Blogger 365 Day 325 - The blog repeats itself

     Some times I feel like I am repeating myself on here, but then again, sometimes circumstances create a scenario where repeating myself is called for.

     Long time readers know that I used to make an argument in my radio days regarding movements or protests and how good or bad they are.  My argument has always been and continues to be that a movement's credibility and ability to affect change is based not on the numbers of the movement, but the values of its constituent parts.  In making this argument I often referred to Cindy Sheehan, who vigil outside the Crawford Ranch of President Bush would have carried far more weight if it was simply a grieving parent seeking an audience with the President in hopes of learning just what, if anything, it was her son died for.  When her vigil instead became a circus, and anyone with a grievance decided to camp out as well and use the grief of the Sheehan family as a means to piggy back their own pet causes onto.   The movement may have gained numbers, but it lost credibility and thereby lost its effectiveness.

     Not that these causes are the sole propriety of the left, there are plenty of cases where those movements that might have had credibility sacrificed their argument because in an effort to garner numbers they mixed their message with people who did them more harm than good.  Look at the guns' rights activists who were first to rush to George Zimmerman and proclaim him a hero, only later to find he was threatening the women in his life with the very same firearms that he used to kill Treyvon Martin.  Or the people who were quick to rush to Cliven Bundy's side because he was standing up to the federal government, only to find that they were standing next to someone who would make for an ideal member of the KKK, right down to suggesting that blacks were better off on plantations as slave.  Whatever you feel about the federal government's reach into its citizens' lives, standing next to a racist never helps your cause.
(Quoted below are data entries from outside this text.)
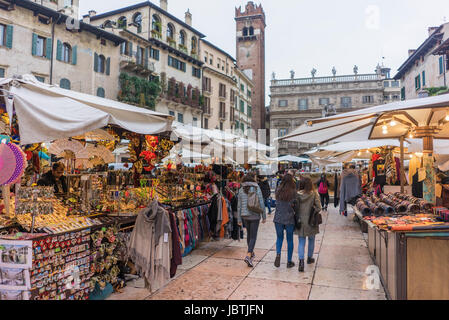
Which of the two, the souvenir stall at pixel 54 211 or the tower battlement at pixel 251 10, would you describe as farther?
the tower battlement at pixel 251 10

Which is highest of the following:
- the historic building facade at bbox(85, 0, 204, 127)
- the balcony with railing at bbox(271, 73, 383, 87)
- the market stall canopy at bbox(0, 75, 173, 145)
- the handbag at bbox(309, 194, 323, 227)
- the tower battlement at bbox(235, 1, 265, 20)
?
the tower battlement at bbox(235, 1, 265, 20)

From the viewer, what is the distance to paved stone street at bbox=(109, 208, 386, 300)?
4387 millimetres

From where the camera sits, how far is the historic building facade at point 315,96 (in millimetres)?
46062

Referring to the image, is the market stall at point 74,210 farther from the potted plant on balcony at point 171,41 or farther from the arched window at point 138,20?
the potted plant on balcony at point 171,41


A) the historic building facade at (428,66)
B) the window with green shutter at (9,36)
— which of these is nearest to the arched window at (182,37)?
the window with green shutter at (9,36)

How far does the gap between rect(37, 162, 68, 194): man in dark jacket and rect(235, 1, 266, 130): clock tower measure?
45.4 m

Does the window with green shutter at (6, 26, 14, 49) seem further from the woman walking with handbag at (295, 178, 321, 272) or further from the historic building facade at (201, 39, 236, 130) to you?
the historic building facade at (201, 39, 236, 130)

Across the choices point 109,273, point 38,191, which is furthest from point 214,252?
point 38,191

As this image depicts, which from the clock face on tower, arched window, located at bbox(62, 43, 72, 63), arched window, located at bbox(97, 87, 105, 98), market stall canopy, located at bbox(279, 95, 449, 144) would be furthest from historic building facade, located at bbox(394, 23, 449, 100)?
the clock face on tower

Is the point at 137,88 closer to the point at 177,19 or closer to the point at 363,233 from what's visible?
the point at 177,19

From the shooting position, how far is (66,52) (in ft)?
67.8

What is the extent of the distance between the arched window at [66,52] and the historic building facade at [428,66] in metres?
21.0

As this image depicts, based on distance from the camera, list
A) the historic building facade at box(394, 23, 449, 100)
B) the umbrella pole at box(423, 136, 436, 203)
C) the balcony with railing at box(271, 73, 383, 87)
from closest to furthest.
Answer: the umbrella pole at box(423, 136, 436, 203) → the historic building facade at box(394, 23, 449, 100) → the balcony with railing at box(271, 73, 383, 87)

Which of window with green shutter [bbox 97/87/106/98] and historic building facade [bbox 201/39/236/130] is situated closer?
window with green shutter [bbox 97/87/106/98]
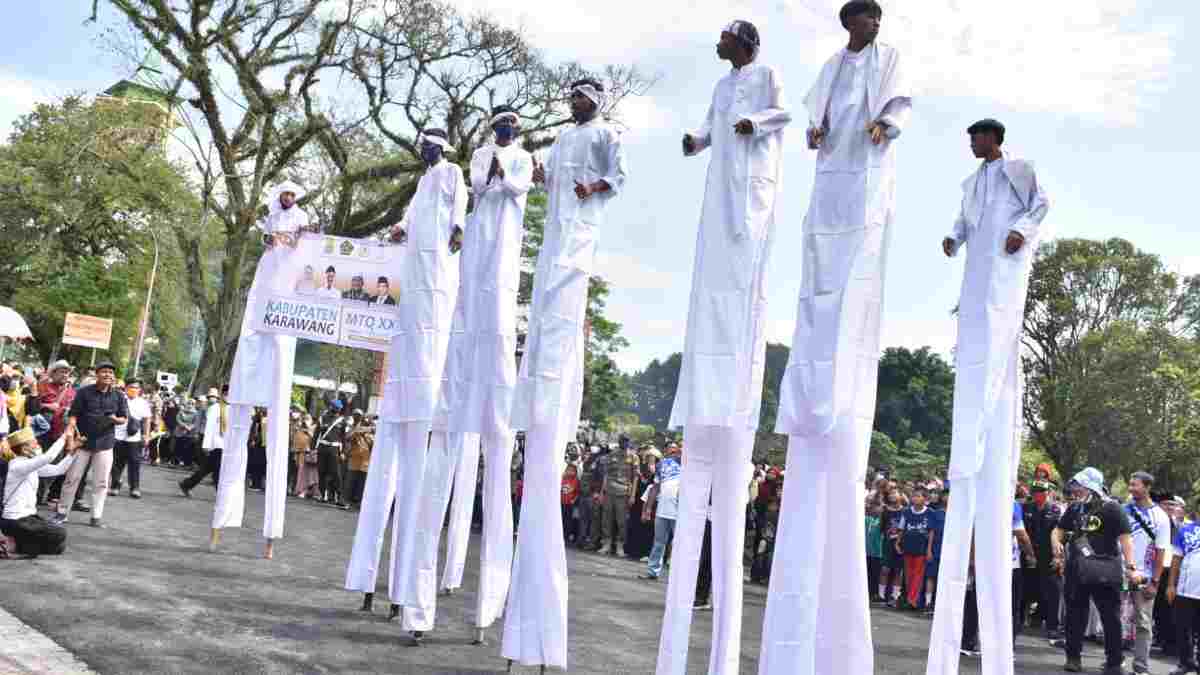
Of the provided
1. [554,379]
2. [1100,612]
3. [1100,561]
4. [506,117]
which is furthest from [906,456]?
[554,379]

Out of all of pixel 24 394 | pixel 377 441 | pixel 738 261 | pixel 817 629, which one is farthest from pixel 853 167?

     Which brings us to Michael Brown and the happenings in Ferguson, Missouri.  Let's get something straight, blacks are treated unfairly in many instances because of the color of their skin.  They get stopped more often by police, sentences hand down by the courts tend to be longer for blacks for similar crimes (look at the sentencing guidelines for those that use crack versus those that use cocaine as a prime example) are just a couple such instances.  That being said, the pinnacle of this most recent movement is the death of Michael Brown.  Let's not kid anyone, Michael Brown was not a model citizen, only minutes before his death he had committed a robbery.  Chances are his community is going to be better off without him than with him.  And when your movement is focused on treating a thug as a martyr, then your movement loses credibility.  When, in an effort to show how large your movement is, you embrace those who deem destruction of private property as a means to prove a point, including mindlessly destroying businesses in the very community you are trying to help, then again you lose credibility.

     Michael Brown lived a thug's life and ultimately he died a thug's death.  Those that suggest otherwise do the people who do actually suffer injustices a disservice.